The [Comma-Separated Values](https://en.wikipedia.org/wiki/Comma-separated_values) format (**CSV**) is a popular format for storing organised data, such as those from spreadsheets or databases.

In this format, each row of data is stored on a new line, while values from each cell within the row are separated by commas (`,`). In some variations, tabs (`\t`) or semicolons (`;`) may also be used. The separating symbol is known as a **delimiter** (_delimit_ (verb): "determine the limits or boundaries of").

The `split()` method from strings comes in very handy for parsing each item of data from the entire line.

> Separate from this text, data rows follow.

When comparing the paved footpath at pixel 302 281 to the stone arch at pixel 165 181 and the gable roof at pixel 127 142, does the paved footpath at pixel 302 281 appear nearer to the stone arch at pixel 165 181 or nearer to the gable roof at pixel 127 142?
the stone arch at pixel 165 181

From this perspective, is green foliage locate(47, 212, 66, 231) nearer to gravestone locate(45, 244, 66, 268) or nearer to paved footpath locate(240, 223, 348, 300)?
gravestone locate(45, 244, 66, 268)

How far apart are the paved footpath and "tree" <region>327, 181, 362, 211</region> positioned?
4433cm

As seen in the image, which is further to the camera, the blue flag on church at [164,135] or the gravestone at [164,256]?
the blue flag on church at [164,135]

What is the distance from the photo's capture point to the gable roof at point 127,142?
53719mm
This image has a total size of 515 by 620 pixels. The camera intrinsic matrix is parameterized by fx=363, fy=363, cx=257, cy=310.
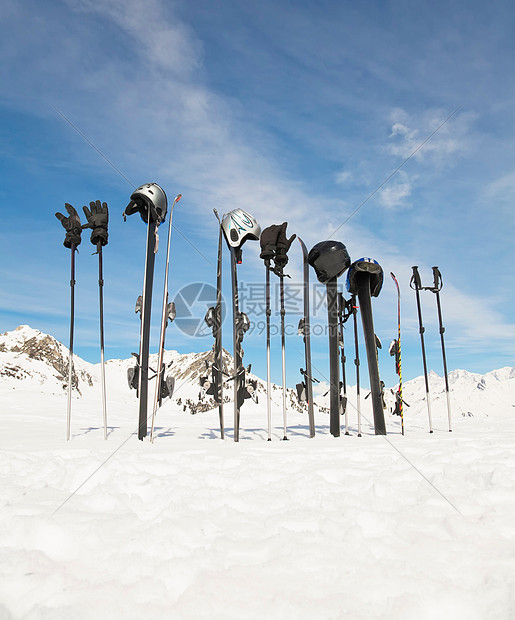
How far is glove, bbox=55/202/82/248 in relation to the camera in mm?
6188

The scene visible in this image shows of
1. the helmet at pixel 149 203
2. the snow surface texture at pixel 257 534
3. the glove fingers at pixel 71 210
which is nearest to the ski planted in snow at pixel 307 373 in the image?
the snow surface texture at pixel 257 534

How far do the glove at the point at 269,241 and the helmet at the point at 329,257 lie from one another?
963 millimetres

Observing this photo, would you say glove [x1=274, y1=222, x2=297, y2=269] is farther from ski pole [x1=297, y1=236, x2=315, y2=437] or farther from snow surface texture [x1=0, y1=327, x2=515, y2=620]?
snow surface texture [x1=0, y1=327, x2=515, y2=620]

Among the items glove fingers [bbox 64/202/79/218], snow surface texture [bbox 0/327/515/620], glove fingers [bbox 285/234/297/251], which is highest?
glove fingers [bbox 64/202/79/218]

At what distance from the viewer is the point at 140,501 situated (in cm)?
277

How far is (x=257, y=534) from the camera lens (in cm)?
228

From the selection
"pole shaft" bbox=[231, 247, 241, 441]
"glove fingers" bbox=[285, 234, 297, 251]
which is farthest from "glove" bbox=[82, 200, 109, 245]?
"glove fingers" bbox=[285, 234, 297, 251]

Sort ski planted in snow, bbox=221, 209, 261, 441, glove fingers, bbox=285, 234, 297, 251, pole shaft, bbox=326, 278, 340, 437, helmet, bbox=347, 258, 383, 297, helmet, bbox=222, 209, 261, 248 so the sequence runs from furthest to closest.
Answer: helmet, bbox=347, 258, 383, 297
pole shaft, bbox=326, 278, 340, 437
glove fingers, bbox=285, 234, 297, 251
helmet, bbox=222, 209, 261, 248
ski planted in snow, bbox=221, 209, 261, 441

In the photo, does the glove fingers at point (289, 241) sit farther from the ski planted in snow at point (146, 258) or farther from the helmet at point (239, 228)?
the ski planted in snow at point (146, 258)

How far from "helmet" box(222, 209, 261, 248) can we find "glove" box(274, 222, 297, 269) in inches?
15.7

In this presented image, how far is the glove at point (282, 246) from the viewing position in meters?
6.40

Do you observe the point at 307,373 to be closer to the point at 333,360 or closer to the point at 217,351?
the point at 333,360

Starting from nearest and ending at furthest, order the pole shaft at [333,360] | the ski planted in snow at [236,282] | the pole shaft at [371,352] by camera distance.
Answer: the ski planted in snow at [236,282] → the pole shaft at [333,360] → the pole shaft at [371,352]

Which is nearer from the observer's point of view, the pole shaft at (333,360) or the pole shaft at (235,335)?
the pole shaft at (235,335)
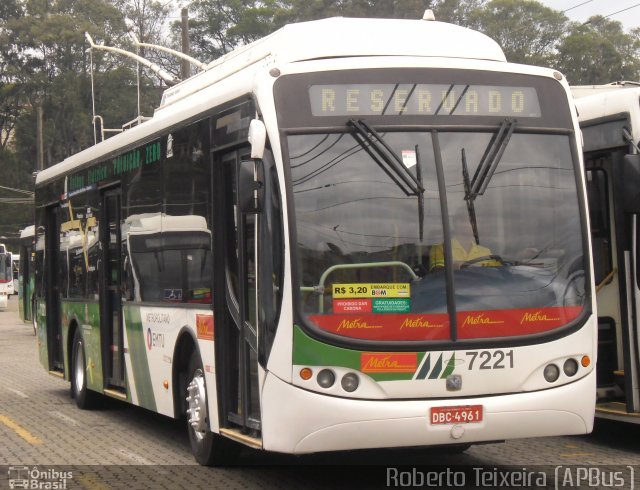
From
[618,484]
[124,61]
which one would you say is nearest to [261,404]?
[618,484]

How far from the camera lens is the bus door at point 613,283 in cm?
1049

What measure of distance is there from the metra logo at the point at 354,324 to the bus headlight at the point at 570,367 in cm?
139

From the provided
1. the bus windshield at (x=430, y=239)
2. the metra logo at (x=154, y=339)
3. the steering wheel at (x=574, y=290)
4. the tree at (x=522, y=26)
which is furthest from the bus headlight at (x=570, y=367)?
the tree at (x=522, y=26)

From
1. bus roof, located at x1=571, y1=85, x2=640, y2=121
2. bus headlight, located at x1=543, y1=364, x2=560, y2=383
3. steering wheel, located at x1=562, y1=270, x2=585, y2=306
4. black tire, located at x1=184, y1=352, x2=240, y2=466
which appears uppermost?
bus roof, located at x1=571, y1=85, x2=640, y2=121

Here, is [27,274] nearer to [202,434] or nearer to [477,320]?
[202,434]

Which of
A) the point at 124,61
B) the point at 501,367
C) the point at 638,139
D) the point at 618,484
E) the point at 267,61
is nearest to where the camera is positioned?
the point at 501,367

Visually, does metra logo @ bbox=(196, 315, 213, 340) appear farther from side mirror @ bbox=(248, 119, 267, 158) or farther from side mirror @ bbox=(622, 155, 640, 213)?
side mirror @ bbox=(622, 155, 640, 213)

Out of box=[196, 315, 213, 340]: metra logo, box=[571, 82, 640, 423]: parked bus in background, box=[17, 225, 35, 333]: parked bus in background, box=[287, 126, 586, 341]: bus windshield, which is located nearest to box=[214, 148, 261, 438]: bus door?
box=[196, 315, 213, 340]: metra logo

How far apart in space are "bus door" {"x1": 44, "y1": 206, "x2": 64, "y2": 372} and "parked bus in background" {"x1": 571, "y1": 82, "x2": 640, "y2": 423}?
308 inches

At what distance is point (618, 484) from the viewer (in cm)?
886

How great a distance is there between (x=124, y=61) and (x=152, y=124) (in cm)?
6403

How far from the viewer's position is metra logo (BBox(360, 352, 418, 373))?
782 cm

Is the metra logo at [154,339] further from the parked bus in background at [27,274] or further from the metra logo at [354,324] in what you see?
the parked bus in background at [27,274]

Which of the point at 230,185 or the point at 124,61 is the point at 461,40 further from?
the point at 124,61
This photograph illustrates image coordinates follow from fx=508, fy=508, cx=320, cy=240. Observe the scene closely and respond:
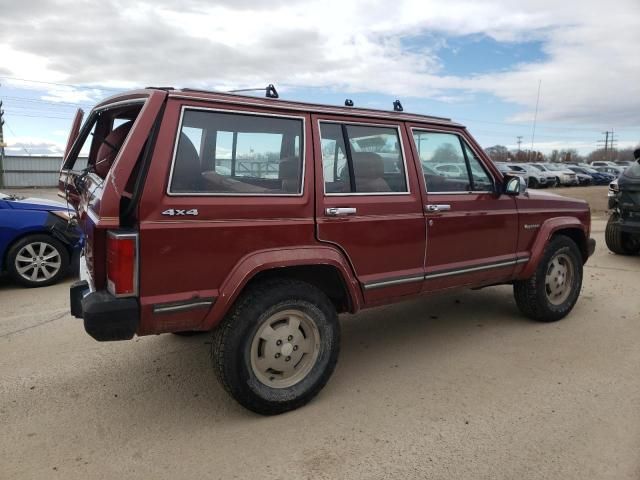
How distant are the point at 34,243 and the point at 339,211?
14.9 ft

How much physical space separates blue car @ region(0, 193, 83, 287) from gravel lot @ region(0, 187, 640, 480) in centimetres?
134

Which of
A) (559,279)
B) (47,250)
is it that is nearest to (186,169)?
(559,279)

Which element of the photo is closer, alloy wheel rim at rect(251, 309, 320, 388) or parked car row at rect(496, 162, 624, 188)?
alloy wheel rim at rect(251, 309, 320, 388)

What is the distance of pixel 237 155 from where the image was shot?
128 inches

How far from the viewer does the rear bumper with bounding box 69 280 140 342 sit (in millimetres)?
2643

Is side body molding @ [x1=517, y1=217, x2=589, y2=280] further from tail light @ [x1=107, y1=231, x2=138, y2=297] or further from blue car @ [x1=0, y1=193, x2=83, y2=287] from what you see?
blue car @ [x1=0, y1=193, x2=83, y2=287]

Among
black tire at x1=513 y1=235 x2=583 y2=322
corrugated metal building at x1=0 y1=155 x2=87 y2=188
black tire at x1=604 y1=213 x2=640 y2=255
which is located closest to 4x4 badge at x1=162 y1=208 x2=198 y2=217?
black tire at x1=513 y1=235 x2=583 y2=322

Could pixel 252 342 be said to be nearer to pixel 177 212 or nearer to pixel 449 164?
pixel 177 212

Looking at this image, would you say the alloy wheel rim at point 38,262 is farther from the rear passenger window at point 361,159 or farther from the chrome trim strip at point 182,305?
the rear passenger window at point 361,159

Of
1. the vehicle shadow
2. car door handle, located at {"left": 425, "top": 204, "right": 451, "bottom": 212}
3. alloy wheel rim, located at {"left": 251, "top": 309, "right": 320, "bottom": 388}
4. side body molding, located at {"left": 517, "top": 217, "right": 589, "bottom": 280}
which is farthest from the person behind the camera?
side body molding, located at {"left": 517, "top": 217, "right": 589, "bottom": 280}

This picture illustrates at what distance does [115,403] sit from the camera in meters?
3.34

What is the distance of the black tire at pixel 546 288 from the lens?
471 centimetres

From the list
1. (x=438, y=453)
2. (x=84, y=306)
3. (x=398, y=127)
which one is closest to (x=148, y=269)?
(x=84, y=306)

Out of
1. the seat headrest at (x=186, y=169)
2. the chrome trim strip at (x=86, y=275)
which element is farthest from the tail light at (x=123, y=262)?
the seat headrest at (x=186, y=169)
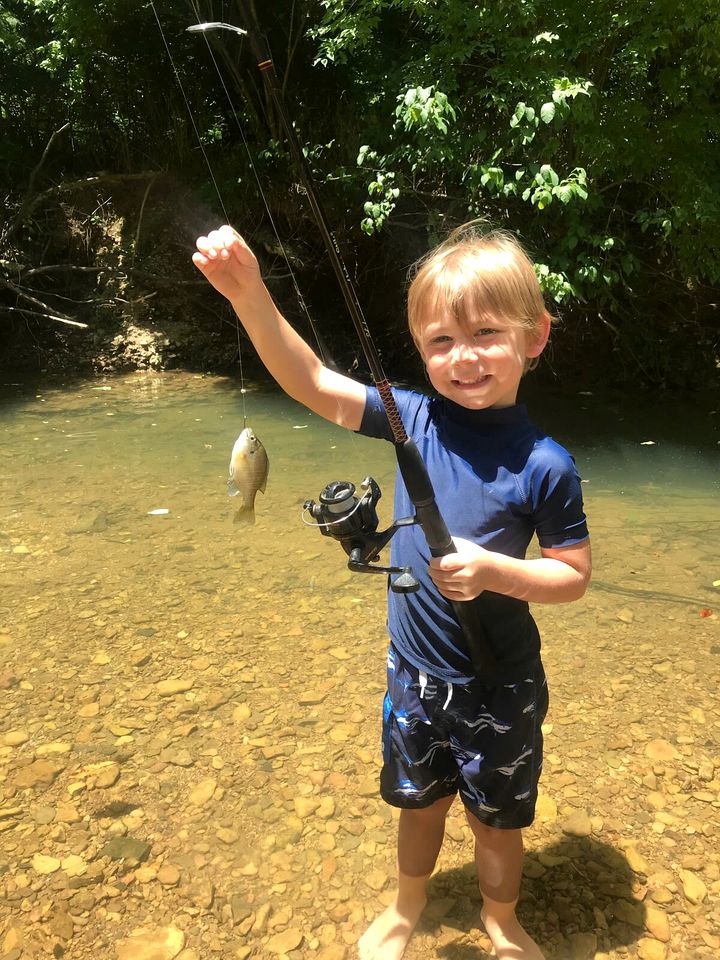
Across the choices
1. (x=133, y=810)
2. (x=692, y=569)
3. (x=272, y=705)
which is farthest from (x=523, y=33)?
(x=133, y=810)

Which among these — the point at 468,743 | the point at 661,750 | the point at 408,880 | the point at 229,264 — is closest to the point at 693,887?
the point at 661,750

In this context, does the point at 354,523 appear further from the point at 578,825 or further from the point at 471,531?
the point at 578,825

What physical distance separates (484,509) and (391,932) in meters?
1.18

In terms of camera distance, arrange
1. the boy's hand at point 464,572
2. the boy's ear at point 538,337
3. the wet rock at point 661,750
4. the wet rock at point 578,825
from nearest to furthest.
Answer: the boy's hand at point 464,572 < the boy's ear at point 538,337 < the wet rock at point 578,825 < the wet rock at point 661,750

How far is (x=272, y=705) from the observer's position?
2.92m

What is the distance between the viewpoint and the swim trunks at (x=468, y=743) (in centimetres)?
166

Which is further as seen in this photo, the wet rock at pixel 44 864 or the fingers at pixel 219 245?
the wet rock at pixel 44 864

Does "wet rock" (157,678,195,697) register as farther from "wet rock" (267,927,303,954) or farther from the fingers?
the fingers

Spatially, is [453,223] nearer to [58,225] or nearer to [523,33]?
[523,33]

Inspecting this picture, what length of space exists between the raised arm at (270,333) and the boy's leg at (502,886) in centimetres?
106

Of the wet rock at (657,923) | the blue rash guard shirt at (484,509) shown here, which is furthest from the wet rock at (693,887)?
the blue rash guard shirt at (484,509)

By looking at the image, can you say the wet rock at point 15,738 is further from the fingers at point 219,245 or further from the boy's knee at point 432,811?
the fingers at point 219,245

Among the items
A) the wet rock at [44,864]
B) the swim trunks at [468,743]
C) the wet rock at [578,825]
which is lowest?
the wet rock at [44,864]

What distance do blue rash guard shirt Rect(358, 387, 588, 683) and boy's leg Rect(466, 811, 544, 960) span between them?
1.47 ft
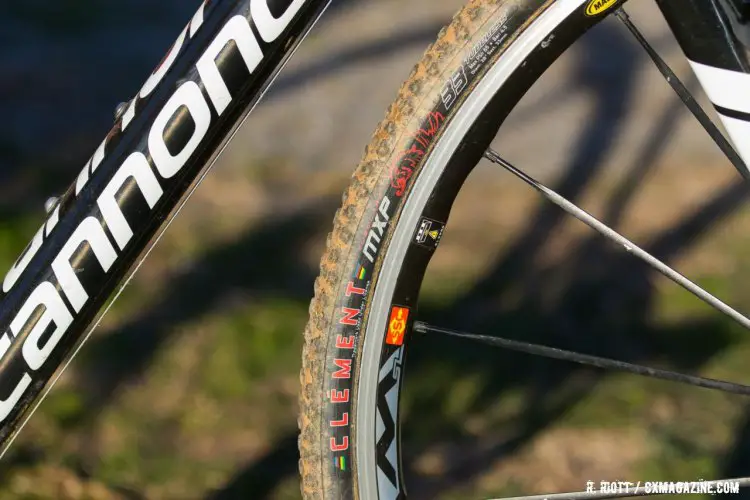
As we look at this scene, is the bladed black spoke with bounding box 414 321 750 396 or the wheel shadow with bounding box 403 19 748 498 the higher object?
the wheel shadow with bounding box 403 19 748 498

### The `split()` string method

Run the code cell below to understand how the `split()` method works:

In [None]:
line = 'data1,data2,data3,data4,data5'

line.split(',')

Notice that the output of `split()` is a `list`, not a string. Each item that is separated by a comma (`,`) is now an element of the list.

### The `join()` string method

Run the code cell below to understand how the `join()` method works:

In [None]:
line = ['data1', 'data2', 'data3', 'data4', 'data5']

','.join(line)

With `split()`, we called the method from `line` which was a string. However, with `join()`, the variable `line` is not a string but a list! It would not have access to the `join()` method.

So we call `join()` from the string that we use to **join** the elements of `list`. `join()` must take in a list as its argument, and it returns a string output.

## Reading CSV data into a nested list

One way to parse CSV data into Python is in the form of a **nested list**.  
(Run the code cell below.)

In [None]:
data = []
with open('grades.csv', 'r') as f:
    for line in f:
        row_list = line.strip().split(',')
        data.append(row_list)
        
data

Notice the **two levels of lists**. Each inner list represents one line of data, while the outer list contains each inner list as an element.

How are we going to get data out of this nested list? We will need two indexes.

The first index selects the inner list to access:  
(Run the code cell below.)

In [None]:
# Replace the underscores (_____) with an appropriate expression
# to print each line of data

for _____ in range(_____):
    print(_____)

`data[0]` is the first element in the outer list, `data`.

```
>>> data[0]
['A', '70']
```

The first element in `data`, `data[0]` is a list containing two elements. To access the first element of this list, we add another index after the first:

```
>>> data[0][0]
'A'
>>> data[0][1]
'70'
```

To access the elements of the **next row**, we change the **first index**:

```
>>> data[1][0]
'B'
>>> data[1][1]
'60'
```

We can then print `data` into a custom format in a `for` loop:  
(Run the code cell below.)

In [None]:
for row in data:
    print(f'{row[0]}: {row[1]}')

Of course, you do not need to name the iterating variable as `row`, you can use `i` too. But it is good practice to write code and name your variables as intuitively and systematically as possible, so that it is easy for other programmers (including yourself) to understand the code when you have to read it again.